▸ DIRECTIONS FOR THIS TASK: Determine how many lines of the material below contain the string "sand", matching case exactly. Reply with the number alone.

····················

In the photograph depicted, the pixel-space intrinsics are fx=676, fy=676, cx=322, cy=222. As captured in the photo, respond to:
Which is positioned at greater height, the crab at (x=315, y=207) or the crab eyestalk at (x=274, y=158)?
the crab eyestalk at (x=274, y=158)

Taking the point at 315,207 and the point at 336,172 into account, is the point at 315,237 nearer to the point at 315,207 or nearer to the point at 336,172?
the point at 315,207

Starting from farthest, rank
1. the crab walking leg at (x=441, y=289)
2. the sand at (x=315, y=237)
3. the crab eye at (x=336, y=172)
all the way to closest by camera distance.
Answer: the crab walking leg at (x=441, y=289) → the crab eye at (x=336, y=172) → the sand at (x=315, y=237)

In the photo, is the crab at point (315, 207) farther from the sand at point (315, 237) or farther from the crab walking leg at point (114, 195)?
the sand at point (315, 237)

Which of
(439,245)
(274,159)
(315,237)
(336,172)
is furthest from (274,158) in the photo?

····················

▸ RESULT OF THE EXERCISE: 4